BIDMach

models

package models

Visibility
  1. Public
  2. All

Type Members

  1. class BayesNet extends Model

    WIP: Bayes network using cooled Gibbs parameter estimation

  2. abstract class ClusteringModel extends Model

    An abstract class with shared code for Clustering Models

  3. class DNN extends Model

    Basic DNN class.

    Basic DNN class. Learns a supervised map from input blocks to output (target) data blocks. There are currently 4 layer types:

    • InputLayer: just a placeholder for the first layer which is loaded with input data blocks. No learnable params.
    • FCLayer: Fully-Connected Linear layer. Has a matrix of learnable params which is the input-output map.
    • RectLayer: Rectifying one-to-one layer. No params.
    • GLMLayer: a one-to-one layer with GLM mappings (linear, logistic, abs-logistic and SVM). No learnable params.

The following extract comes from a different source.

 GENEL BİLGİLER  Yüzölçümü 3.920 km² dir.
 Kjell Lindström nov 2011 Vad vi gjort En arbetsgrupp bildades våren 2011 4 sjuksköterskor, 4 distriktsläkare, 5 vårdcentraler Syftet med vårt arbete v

    The network topology is specified by opts.layers which is a sequence of "LayerSpec" objects. There is a LayerSpec Class for each Layer class, which holds the params for defining that layer. Currently only two LayerSpec types need params:

    • FC: holds the output dimensions of the FClayer (input dimension set by previous layer).
    • GLM: holds the links matrix (integer specs for loss types, see GLM), for the output of that layer. Its size should match the number of targets.
  4. class FM extends RegressionModel

    Factorization Machine Model.

    Factorization Machine Model. This class computes a factorization machine model a la

    Steffen Rendle (2012): Factorization Machines with libFM, in ACM Trans. Intell. Syst. Technol., 3(3), May.

    We depart slightly from the original FM formulation by including both positive definite and negative definite factors. While the positive definite factor can approximate any matrix in the limit, using both positive and negative definite factors should give better performance for a fixed number of factors. This is what we observed on several datasets. With both positive definite and negative definite factors, there should also be no need to remove diagonal terms, since the positive and negative factorizations already form a conventional eigendecomposition (a best least-squares fit for a given number of factors) of the matrix of second-order interactions.

    The types of model are given by the values of opts.links (IMat) and are the same as for GLM models. They are:

    • 0 = linear model (squared loss)
    • 1 = logistic model (logistic loss)
    • 2 = absolute logistic (hinge loss on logistic prediction)
    • 3 = SVM model (hinge loss)

    Options are:

    • links: an IMat whose nrows should equal the number of targets. Values as above. Can be different for different targets.
    • iweight: an FMat typically used to select a weight row from the input. i.e. iweight = 0,1,0,0,0 uses the second row of input data as weights to be applied to input samples. The iweight field should be 0 in mask.
    • dim1: Dimension of the positive definite factor
    • dim2: Dimension of the negative definite factor
    • strictFM: the exact FM model zeros the diagonal terms of the factorization. As mentioned above, this probably isn't needed in our version of the model, but its available.

    Inherited from Regression Model:

    • rmask: FMat, optional, 0-1-valued. Used to ignore certain input rows (which are targets or weights). Zero value in an element will ignore the corresponding row.
    • targets: FMat, optional, 0-1-valued. ntargs x nfeats. Used to specify which input features corresponding to targets.
    • targmap: FMat, optional, 0-1-valued. nntargs x ntargs. Used to replicate actual targets, e.g. to train multiple models (usually with different parameters) for the same target.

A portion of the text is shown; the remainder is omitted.